Knapp 110.000 Haushalte versorgt der Anbieter Technische Werke Ludwigshafen mit Strom, Gas, Wasser und Wärme. Der hohen Bedrohungslage durch Cyberangriffe ist sich der Energieversorger bewusst. "Als Betreiber kritischer Infrastruktur sind wir besonders gefährdet", sagt Thomas Mösl, Technischer Vorstand der TWL. "Die angespannte Weltpolitik und die fortschreitende Digitalisierung führen dazu, dass Unternehmen wie wir verstärkt ins Visier von Cyberangriffen geraten." Gerade im Energiesektor seien solche Angriffe besonders brisant.

"Sämtliche Systeme werden quasi laufend von außen auf Schwachstellen und Angriffspunkte gescannt", erklärt Michael Georgi, der beim Energieversorger für den Bereich Informationstechnik zuständig ist. Deshalb sei ein schnelles Schließen von Sicherheitslücken sehr wichtig. Die Umsetzung der EU-Richtlinie für mehr Cyber- und IT-Sicherheit - die Netzwerk- und Informationssicherheitsrichtlinie, kurz NIS-2 - und die damit einhergehenden Verschärfungen halten die Verantwortlichen des mittelständischen Unternehmens daher für "äußerst notwendig".  

Vor vier Jahren war der Energieversorger TWL bereits einmal Opfer eines schweren Hackerangriffs. Eine große Menge an Daten wurde damals entwendet und im Darknet veröffentlicht. Danach haben die Verantwortlichen die Sicherheitsstrategie grundlegend überarbeitet und stark in die IT-Sicherheit investiert. "Wir haben ein gut etabliertes Informationssicherheitsmanagement." Daher sieht sich der Energieversorger gerüstet für die Vorgaben, die durch das Gesetz eingeführt werden sollen. "Wir haben eine solide Grundlage und können daher die erforderlichen Anpassungen relativ problemlos vornehmen, um den neuen Pflichten gerecht zu werden", sagt TWL-Vorstand Mösl. 

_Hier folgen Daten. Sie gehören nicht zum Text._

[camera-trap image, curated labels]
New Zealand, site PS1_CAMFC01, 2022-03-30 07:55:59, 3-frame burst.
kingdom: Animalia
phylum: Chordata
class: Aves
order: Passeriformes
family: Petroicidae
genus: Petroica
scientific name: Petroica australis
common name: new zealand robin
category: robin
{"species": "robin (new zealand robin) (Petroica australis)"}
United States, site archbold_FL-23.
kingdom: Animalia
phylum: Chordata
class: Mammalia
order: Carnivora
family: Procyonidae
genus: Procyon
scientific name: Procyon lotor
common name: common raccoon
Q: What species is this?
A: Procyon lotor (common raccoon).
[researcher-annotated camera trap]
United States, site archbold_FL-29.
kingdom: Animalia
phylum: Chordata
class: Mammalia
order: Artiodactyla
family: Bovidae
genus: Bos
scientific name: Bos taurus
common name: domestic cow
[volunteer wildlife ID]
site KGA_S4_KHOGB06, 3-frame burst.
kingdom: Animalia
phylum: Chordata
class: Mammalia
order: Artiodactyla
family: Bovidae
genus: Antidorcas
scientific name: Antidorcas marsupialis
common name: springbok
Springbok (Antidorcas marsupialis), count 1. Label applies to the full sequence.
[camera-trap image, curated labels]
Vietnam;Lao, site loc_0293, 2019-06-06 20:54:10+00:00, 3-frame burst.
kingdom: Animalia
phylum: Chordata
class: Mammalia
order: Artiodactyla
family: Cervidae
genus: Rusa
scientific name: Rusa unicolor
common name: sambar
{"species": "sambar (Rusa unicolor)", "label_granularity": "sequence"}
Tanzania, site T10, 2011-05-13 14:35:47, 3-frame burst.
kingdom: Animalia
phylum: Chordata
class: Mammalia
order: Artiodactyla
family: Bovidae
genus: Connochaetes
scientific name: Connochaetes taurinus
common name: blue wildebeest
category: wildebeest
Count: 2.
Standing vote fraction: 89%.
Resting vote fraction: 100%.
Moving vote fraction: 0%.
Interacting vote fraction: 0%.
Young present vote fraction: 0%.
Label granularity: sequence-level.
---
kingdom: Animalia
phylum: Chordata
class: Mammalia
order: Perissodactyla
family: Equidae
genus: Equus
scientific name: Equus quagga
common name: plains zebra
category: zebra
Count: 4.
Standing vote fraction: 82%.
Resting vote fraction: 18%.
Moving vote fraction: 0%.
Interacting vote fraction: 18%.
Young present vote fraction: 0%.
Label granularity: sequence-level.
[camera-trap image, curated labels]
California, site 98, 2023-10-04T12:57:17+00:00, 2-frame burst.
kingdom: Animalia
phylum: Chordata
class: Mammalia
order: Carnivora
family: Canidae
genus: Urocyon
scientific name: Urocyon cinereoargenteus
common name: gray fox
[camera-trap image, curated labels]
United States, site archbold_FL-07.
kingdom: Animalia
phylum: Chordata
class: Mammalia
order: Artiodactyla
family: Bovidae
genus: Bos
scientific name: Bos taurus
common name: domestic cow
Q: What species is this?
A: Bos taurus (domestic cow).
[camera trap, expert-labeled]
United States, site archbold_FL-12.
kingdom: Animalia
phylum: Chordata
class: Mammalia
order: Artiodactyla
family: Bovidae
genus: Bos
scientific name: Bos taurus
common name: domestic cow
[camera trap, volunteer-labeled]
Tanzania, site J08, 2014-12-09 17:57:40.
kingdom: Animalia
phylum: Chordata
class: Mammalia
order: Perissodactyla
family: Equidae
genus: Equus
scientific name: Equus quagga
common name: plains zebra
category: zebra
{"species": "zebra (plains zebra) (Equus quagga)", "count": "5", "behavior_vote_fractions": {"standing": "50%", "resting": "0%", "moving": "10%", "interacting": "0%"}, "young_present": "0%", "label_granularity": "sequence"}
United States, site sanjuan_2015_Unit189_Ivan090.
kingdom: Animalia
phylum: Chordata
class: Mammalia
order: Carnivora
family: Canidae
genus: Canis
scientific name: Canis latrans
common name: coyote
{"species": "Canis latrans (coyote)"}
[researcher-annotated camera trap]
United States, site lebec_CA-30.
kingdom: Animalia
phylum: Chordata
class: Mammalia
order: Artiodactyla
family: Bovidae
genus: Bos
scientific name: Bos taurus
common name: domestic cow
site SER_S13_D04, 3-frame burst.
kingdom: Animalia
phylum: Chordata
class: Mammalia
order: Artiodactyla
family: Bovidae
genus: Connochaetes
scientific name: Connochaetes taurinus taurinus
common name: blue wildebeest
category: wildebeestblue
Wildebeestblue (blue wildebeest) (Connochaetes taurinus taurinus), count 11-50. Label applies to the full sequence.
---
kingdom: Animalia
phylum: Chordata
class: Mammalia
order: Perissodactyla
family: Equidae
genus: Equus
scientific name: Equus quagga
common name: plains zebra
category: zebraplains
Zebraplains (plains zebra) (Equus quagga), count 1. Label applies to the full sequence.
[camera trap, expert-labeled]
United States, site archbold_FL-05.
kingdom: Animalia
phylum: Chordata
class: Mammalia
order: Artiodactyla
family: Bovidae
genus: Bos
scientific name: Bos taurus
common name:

Neues Gesetz betrifft viel mehr Unternehmen

Kern des Umsetzungsgesetzes zur Stärkung der Cybersicherheit sind umfangreiche Neuregelungen für Unternehmen. So müssen Betreiber kritischer Infrastruktur künftig regelmäßig Tests durchführen, um zu gewährleisten, dass ihre Systeme geschützt sind. "Diese Tests simulieren Angriffe auf die IT-Infrastruktur, um Schwachstellen zu identifizieren und zu beheben, bevor sie von Kriminellen ausgenutzt werden können", erklärt Holger Berens, Vorstandsvorsitzender des Bundesverbandes für den Schutz Kritischer Infrastrukturen. Außerdem wird das Gesetz die Meldepflicht bei sicherheitsrelevanten Vorfällen verschärfen. So müssen Unternehmen künftig das Bundesamt für Sicherheit in der Informationstechnik (BSI) über einen Vorfall dreimal unterrichten, das erste Mal innerhalb von 24 Stunden.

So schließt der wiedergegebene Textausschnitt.